GIVEN PROBLEM — Show each line from the records below that contains the word "centimetres", copied in full.

Start

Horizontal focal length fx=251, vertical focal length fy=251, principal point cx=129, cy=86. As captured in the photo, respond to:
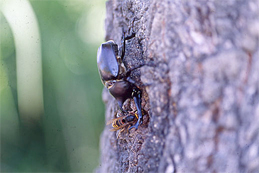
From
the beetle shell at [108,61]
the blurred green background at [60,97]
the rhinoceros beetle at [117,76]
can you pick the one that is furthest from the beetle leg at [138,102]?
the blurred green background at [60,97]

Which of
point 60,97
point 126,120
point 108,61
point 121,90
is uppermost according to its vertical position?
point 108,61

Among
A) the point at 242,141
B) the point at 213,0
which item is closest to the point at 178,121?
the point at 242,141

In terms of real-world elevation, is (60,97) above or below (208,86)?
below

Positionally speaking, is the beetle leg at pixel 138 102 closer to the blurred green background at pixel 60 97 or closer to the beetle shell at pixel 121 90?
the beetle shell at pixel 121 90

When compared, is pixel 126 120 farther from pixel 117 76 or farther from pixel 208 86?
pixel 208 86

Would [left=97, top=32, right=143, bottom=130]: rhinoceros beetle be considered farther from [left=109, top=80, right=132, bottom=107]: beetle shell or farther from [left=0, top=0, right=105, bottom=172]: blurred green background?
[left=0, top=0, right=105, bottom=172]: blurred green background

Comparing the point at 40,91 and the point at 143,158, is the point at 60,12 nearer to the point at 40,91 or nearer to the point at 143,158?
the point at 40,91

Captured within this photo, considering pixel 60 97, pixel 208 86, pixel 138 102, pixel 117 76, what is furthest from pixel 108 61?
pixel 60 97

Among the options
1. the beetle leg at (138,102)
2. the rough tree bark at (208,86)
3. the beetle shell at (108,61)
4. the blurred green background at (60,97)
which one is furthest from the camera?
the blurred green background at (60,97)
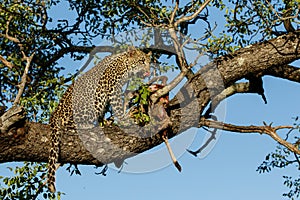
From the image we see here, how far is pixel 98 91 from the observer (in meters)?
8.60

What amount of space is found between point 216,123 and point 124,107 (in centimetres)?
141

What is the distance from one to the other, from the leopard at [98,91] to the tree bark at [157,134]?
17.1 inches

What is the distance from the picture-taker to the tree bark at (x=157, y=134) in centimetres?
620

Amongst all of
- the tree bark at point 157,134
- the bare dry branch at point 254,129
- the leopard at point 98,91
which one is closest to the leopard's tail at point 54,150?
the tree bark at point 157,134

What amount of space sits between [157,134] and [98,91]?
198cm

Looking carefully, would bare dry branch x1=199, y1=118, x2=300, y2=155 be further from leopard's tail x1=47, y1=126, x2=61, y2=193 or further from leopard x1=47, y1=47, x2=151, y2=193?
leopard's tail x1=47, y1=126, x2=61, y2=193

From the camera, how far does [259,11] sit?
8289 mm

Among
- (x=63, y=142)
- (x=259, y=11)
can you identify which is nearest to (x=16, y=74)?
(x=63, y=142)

End

WRITTEN ANSWER —
What amount of space is found between point 216,123 and point 124,107 (in centimetres)?
What is the distance from the picture-taker to the tree bark at (x=157, y=134) in centimetres?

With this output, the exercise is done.